Dimensionen eines Systemwechsels

Welche Folgen hätten Verhandlungen zwischen DAV und GKV über das Packungsfixum?

Nicht mehr das Bundesministerium für Wirtschaft soll künftig für die Anpassung des Apotheken-Fixums zuständig sein, sondern GKV-Spitzenverband und Deutscher Apothekerverband (DAV) sollen dies künftig festlegen. So sehen es die von Bundesgesundheitsminister Karl Lauterbach (SPD) vorgelegten Eckpunkte für eine Apothekenhonorar- und Apothekenstrukturreform vor. Die ABDA wertete diesen Punkt sogar als „positives Signal“. Doch was würde ein solcher Systemwechsel mit sich bringen?
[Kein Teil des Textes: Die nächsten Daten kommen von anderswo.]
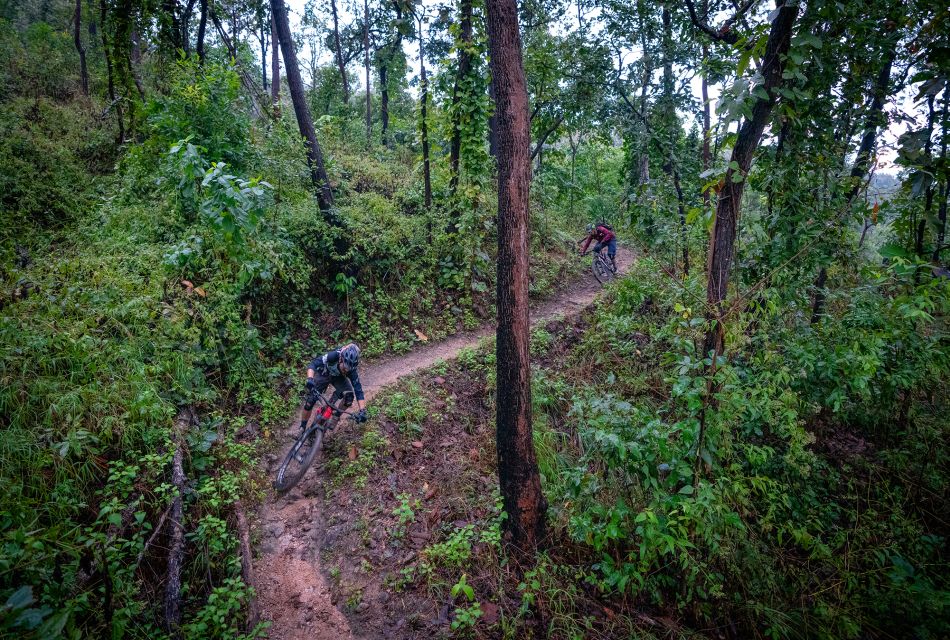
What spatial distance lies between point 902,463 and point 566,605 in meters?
5.23

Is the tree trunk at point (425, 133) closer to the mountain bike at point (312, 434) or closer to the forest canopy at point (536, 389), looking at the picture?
the forest canopy at point (536, 389)

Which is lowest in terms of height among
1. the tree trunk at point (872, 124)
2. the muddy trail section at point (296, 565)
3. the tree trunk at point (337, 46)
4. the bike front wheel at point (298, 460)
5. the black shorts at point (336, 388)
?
the muddy trail section at point (296, 565)

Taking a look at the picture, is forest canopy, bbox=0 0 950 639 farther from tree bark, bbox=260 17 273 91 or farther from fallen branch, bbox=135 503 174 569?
tree bark, bbox=260 17 273 91

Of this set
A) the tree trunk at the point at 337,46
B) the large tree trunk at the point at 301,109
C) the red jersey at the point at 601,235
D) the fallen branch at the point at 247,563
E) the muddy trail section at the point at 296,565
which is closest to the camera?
the fallen branch at the point at 247,563

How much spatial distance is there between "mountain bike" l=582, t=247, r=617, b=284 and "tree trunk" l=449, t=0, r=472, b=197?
514 cm

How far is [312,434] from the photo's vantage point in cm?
680

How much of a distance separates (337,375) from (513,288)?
142 inches

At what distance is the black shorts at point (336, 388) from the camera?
22.6 feet

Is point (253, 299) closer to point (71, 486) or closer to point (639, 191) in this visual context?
point (71, 486)

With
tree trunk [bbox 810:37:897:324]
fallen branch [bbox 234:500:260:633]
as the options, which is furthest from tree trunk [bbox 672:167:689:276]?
fallen branch [bbox 234:500:260:633]

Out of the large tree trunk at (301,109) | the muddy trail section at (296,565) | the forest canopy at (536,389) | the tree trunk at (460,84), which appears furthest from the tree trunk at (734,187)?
the large tree trunk at (301,109)

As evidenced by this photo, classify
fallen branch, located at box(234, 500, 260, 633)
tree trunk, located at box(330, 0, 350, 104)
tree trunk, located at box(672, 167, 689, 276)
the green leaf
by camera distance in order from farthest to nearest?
tree trunk, located at box(330, 0, 350, 104), tree trunk, located at box(672, 167, 689, 276), fallen branch, located at box(234, 500, 260, 633), the green leaf

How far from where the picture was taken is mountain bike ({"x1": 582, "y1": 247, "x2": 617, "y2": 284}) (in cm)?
1389

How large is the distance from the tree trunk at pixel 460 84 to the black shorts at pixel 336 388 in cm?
715
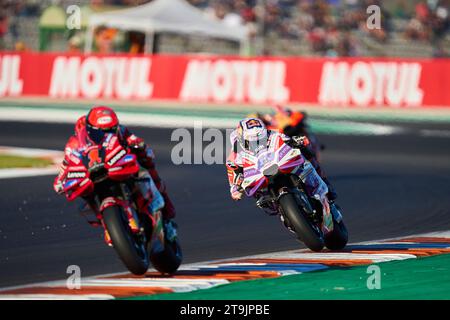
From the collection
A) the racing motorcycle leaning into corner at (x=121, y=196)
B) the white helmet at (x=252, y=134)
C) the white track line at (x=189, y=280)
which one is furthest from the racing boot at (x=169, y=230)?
the white helmet at (x=252, y=134)

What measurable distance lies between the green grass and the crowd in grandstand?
17109 mm

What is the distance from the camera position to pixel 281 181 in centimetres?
973

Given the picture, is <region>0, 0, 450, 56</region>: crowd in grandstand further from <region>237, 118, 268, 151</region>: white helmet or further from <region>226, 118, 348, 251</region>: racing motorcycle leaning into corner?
<region>237, 118, 268, 151</region>: white helmet

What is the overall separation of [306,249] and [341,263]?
0.98 m

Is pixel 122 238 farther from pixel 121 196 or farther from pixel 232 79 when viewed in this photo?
pixel 232 79

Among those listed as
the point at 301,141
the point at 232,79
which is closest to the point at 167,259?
the point at 301,141

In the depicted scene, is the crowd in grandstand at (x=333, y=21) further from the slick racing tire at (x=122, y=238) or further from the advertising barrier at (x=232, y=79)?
the slick racing tire at (x=122, y=238)

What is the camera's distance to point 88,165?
8.55 m

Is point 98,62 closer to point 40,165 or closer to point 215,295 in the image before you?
point 40,165

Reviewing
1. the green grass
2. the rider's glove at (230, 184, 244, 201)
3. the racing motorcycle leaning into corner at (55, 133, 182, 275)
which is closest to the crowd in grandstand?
the green grass

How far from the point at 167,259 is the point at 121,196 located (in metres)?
0.84

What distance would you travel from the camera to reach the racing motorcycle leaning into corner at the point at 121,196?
27.4ft

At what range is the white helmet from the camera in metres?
9.82
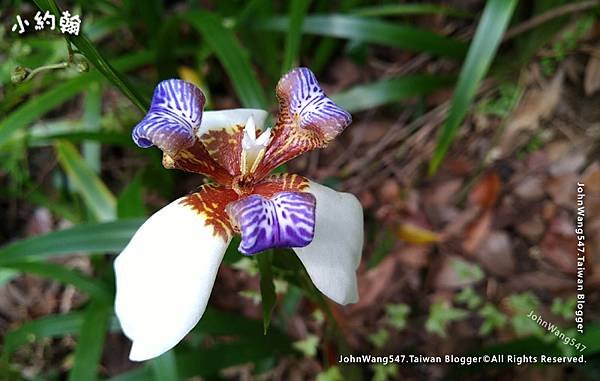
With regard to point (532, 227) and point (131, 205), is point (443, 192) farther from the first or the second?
point (131, 205)

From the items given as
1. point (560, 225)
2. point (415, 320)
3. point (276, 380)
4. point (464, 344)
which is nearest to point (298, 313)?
point (276, 380)

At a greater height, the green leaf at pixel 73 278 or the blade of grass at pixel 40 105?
the blade of grass at pixel 40 105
Dieser Artikel ist als Beitrag zu einer fälligen Grundsatzdebatte gedacht. | Von Hilko J. Meyer 

Ein Kernpunkt der Apothekenhonorar- und Apothekenstrukturreform ist die Abschaffung der bisher in § 78 Abs. 1 Satz 2 Arzneimittelgesetz (AMG) geregelten Zuständigkeit des Bundesministeriums für Wirtschaft und Klimaschutz für die Anpassung des packungsbezogenen Fixzuschlags für Fertigarzneimittel entsprechend der Kostenentwicklung der Apotheken bei wirtschaftlicher Betriebsführung. Stattdessen soll die Anpassung des Packungsfixums künftig durch Verhandlungen zwischen GKV-Spitzenverband und Apothekerschaft im Benehmen mit den privaten Krankenkassen festgelegt werden. Die Vereinbarungsparteien sollen dabei „Anpassungen insbesondere unter Berücksichtigung der Entwicklung der Versorgungssituation zur Sicherstellung einer flächendeckenden Arzneimittelversorgung und der Änderungen des Verbraucherpreisindexes und der Grundlohnsumme“ beachten. Ausgerechnet in diesem Eckpunkt des „Weihnachtspapiers“ aus dem Bundesministerium für Gesundheit (BMG) erkannte die ABDA-Spitze – bei aller Kritik an den übrigen Punkten des Papiers – das „erste kleinste positive Signal“ mit Aussicht auf eine „Dynamisierung durch eine regelmäßig zu verhandelnde Anpassung des Fixhonorars“. ABDA-Präsidentin Gabriele Regina Overwiening erklärte in einer Videobotschaft zum Jahresstart 2024: „Wie bei den Kassenärzten hätten wir dann festgelegte Normen und festgelegte Prozesse für eine Anpassung des Fixzuschlags.“

Inzwischen konzentrieren sich die öffentlichen Forderungen der Apothekerschaft – insbesondere nach dem Skonti-Urteil des Bundesgerichtshofs – auf wirksame Sofortmaßnahmen wie die Erhöhung des Fixzuschlags auf zwölf Euro und die Abschaffung des Kassenrabatts. Es gibt aber auch kritische Stimmen, die davor warnen, die vorgesehenen Verhandlungen über den Fixzuschlag mit den Verhandlungen der Ärzte über ein Gesamtbudget zu verwechseln, und darauf hoffen, „dieses möglicherweise vergiftete Angebot von Lauterbach ausgiebig diskutieren zu können“ (Kammerpräsident Kai Christiansen vor der Kammerversammlung Schleswig-Holstein, 21. Februar 2024). Das wäre angesichts der Dimensionen des angekündigten Systemwechsels in der Tat dringend angebracht.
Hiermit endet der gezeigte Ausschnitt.